Report by Dr Bryan Brazeau

The Newberry Library’s Center for the Study of the Renaissance hosted the conference ‘Contexts of Literary Criticism in Early Modern Italy and Beyond’ as part of their History of the Book Symposia series on March 9 and 10, 2017. The conference was organised by Bryan Brazeau (Warwick), Lia Markey and Andrew Epps (both with the Newberry Library). The event was a tribute to Bernard Weinberg, the late scholar who published a seminal two-volume work entitled A History of Literary Criticism in the Italian Renaissance (1961). The panels focused on new directions in the study of early modern Italian poetics, examining new critical lenses that might be used when studying these texts. Talks employed perspectives from book history, the study of intellectual communities, the history of emotions, and transnational cultural studies, among other disciplines, in order to re-vitalise this rich and important field of study. For more information on the symposium, see

The keynote lecture was delivered by Jane Tylus (NYU). Symposium participants included Eugenio Refini (Johns Hopkins), Déborah Blocker (University of California, Berkeley), Ayesha Ramachandran (Yale), Bryan Brazeau (Warwick), Sarah Van Der Laan (Indiana), Simon Gilson (Warwick), and Armando Maggi (University of Chicago). CSR Postgraduate students Rebecca Carnevali and Gloria Moorman also attended the conference, sharing pictures and tweets on social media with the hashtag #NLHOB17.

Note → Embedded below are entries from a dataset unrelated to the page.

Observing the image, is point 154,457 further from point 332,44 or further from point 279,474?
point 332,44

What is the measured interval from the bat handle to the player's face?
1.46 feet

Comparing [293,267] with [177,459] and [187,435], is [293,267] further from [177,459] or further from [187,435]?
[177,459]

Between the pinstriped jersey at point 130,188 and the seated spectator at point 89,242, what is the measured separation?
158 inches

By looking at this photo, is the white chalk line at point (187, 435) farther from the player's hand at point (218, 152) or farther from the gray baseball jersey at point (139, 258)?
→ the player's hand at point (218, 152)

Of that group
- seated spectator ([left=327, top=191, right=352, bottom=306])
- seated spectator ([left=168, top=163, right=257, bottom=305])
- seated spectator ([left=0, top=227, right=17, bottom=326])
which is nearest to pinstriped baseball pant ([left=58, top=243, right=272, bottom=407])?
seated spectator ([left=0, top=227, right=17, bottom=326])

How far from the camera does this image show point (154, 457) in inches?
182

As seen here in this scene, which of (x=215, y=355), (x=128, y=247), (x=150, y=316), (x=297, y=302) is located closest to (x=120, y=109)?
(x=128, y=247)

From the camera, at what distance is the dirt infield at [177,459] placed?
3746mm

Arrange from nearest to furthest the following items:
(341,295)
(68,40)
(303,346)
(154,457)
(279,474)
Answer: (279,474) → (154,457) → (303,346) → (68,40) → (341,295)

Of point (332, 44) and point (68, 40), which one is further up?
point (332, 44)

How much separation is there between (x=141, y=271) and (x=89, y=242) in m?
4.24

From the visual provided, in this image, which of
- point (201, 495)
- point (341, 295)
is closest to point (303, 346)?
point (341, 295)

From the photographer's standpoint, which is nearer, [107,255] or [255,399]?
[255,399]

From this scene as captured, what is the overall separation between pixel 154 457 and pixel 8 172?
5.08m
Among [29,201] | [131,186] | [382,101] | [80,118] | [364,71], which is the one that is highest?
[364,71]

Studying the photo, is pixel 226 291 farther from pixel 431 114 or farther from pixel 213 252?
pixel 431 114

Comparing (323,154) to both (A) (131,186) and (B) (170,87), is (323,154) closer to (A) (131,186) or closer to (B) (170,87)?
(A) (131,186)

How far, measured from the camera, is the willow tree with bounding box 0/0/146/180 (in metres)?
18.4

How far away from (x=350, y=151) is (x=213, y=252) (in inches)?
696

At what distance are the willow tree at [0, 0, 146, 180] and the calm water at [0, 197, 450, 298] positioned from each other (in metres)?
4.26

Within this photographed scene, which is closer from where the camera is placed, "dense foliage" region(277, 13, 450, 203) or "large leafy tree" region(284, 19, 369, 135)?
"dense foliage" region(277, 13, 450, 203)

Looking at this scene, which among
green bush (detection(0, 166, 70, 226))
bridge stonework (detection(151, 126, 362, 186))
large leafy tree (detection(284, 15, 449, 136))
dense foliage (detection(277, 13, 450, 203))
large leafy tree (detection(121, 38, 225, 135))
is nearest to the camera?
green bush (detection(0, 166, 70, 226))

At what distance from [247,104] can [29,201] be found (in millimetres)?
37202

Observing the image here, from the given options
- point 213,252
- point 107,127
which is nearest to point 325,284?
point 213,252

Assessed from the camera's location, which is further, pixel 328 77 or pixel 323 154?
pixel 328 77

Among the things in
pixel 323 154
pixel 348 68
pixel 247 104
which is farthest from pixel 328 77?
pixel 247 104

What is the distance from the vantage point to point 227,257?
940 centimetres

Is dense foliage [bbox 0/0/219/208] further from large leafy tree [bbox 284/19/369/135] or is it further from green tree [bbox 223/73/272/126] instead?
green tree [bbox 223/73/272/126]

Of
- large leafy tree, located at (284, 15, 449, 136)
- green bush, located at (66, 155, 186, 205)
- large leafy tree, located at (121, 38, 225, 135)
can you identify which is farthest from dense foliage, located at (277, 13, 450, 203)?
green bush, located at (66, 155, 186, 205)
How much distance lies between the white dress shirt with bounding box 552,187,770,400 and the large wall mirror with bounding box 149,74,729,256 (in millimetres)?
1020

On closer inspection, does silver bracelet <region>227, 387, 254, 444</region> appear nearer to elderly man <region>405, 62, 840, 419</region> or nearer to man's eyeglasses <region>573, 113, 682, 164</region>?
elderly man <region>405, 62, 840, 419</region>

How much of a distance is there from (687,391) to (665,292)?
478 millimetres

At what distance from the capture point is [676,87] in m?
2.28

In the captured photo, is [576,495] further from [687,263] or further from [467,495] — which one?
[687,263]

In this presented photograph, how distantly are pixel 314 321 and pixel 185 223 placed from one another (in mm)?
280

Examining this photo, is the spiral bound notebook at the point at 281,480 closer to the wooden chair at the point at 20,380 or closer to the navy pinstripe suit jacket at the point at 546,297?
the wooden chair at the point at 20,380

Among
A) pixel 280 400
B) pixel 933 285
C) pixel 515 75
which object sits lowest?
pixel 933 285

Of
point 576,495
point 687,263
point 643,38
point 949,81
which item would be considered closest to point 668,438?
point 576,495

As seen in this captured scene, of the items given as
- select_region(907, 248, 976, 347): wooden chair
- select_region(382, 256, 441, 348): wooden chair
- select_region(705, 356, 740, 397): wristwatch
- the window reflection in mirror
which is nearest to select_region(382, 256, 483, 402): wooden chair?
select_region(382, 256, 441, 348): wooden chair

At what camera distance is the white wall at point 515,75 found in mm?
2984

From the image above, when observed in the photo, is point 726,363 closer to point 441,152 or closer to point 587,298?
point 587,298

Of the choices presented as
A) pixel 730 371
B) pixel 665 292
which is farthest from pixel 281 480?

The conference was followed by a day-long postgraduate workshop at the Newberry on March 11, also organised by Bryan Brazeau, on ‘Book History and Early Modern Literary Criticism in Italy’. The workshop introduced participants to the practices and contexts of early modern printing, the central themes related to the reception of classical literary criticism (Aristotle and Horace), and the key debates that occurred in early modern Italy. The workshop included a session with rare books from the Newberry’s collections and concluded with a session on professionalization, discussing digital tools for archival research and strategies of targeted publication for postgraduate students. The workshop was attended by 11 postgraduate students from three different countries (Canada, the UK, and the US), including the aforementioned students from the CSR (Carnevali and Moorman, who are featured in the attached picture). For more information on the workshop, see

Papers emerging from the symposium will be collected in an edited volume to be submitted for publication in spring 2018. The collected essays will also include contributions from several other scholars working in the field of early modern poetics. The volume will also feature a useful bibliography of scholarship on early modern Italian poetics since the publication of Weinberg’s 1961 volume.